12-regression

Professor Shannon Ellis

UC San Diego
COGS 137 - Fall 2024

2024-11-14

Q&A

Q: kind of zoned out. When is it appropriate to use inference or machine learning?
A: We use inference when we want to quantify the relationship between features and outcome to understand relationships. We use machine learning when we want to make predictions on outcomes from features.

Q: I am confused why in EDA, we have been finding the correlation between variables that seem to be measuring the same thing (such as graphs for log distance to primary or primary and secondary road).
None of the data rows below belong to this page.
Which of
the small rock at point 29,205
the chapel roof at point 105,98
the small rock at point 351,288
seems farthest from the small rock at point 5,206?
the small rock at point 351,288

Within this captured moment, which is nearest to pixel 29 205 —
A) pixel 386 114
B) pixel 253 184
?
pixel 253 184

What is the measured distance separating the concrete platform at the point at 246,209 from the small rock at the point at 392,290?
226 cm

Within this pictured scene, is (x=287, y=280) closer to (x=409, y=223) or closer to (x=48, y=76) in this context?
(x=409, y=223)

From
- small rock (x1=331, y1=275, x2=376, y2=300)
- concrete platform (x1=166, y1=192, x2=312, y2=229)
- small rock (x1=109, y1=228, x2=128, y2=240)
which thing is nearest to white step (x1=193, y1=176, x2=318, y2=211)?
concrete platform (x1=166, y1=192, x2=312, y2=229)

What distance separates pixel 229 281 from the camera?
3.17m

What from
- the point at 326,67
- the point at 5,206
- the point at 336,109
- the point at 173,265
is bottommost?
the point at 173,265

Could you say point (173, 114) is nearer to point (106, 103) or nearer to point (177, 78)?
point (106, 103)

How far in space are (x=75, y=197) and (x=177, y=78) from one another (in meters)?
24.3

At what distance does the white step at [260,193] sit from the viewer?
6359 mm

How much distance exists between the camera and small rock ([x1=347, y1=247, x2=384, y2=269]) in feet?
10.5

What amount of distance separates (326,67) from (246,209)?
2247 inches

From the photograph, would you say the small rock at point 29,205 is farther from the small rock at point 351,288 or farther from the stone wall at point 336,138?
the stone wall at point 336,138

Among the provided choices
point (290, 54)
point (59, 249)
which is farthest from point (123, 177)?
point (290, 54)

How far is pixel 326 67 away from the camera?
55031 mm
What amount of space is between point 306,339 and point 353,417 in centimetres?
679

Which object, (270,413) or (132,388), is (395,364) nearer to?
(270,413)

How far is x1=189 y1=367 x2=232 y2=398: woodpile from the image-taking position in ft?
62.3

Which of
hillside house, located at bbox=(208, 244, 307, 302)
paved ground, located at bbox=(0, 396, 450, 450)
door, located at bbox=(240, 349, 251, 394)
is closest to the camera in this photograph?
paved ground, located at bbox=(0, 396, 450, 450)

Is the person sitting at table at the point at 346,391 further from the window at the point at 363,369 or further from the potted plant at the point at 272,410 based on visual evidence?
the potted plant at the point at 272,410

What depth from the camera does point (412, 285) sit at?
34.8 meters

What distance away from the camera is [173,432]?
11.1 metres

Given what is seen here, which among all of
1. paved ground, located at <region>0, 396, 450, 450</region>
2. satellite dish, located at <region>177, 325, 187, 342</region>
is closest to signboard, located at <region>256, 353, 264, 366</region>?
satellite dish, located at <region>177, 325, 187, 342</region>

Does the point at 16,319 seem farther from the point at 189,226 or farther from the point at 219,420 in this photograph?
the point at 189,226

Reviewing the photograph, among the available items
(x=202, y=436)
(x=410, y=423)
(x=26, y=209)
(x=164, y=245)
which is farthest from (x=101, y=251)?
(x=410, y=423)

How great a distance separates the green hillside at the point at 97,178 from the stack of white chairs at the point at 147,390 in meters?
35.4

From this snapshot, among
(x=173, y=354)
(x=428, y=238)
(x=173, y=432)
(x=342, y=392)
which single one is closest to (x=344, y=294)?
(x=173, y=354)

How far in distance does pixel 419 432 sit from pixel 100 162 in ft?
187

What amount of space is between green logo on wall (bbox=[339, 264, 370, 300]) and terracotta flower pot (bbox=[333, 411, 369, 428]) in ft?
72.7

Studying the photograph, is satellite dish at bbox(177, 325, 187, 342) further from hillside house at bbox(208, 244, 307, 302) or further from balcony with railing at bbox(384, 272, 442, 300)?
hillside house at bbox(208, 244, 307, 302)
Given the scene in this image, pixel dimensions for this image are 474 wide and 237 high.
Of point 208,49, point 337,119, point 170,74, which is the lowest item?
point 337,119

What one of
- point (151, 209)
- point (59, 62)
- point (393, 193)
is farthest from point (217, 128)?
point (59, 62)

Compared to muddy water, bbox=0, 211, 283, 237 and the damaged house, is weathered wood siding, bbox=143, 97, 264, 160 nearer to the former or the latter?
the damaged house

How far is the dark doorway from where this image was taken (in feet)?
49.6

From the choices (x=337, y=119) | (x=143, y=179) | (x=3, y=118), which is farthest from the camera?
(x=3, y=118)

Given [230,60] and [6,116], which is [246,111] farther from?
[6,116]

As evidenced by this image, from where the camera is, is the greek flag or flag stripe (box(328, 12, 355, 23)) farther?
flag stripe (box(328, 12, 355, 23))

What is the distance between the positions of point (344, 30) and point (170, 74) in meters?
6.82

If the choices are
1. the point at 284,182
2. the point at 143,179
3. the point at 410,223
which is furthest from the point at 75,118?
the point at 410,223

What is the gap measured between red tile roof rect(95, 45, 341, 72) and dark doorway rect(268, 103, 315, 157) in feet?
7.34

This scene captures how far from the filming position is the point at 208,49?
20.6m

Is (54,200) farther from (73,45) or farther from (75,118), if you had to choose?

Why are these helpful to us?
A: We are ultimately trying to build a model to predict PM2.5 values…but we have a lot of features from which to choose, many which measure very siimilar things. We’re using EDA to get a sense of what data we have and the relationships between variables, before ultimately deciding what to include in our ML model.

Course Announcements

Due Dates

  • 🧪 Lab 06 due Thursday
  • 📋 Lecture Participation survey “due” after class

Notes

  • lab05 scores posted; cs01 scores/feedback posted by EOD
  • lab07 now available | longer than typical labs
  • Reminder to add any CS02 EDA you want to share with your classmates to the padlet from last class

Agenda

  • Simple linear regression (review)
  • Multiple linear regression
  • Model Comparison
  • Backward Selection

Suggested Reading

Linear Regression

Setup

library(tidyverse)
library(tidymodels)
library(olsrr) # will need to be installed

Data

pm <- read_csv("OCS_data/data/raw/pm25_data.csv")
Rows: 876 Columns: 50
── Column specification ────────────────────────────────────────────────────────
Delimiter: ","
chr  (3): state, county, city
dbl (47): id, value, fips, lat, lon, CMAQ, zcta, zcta_area, zcta_pop, imp_a5...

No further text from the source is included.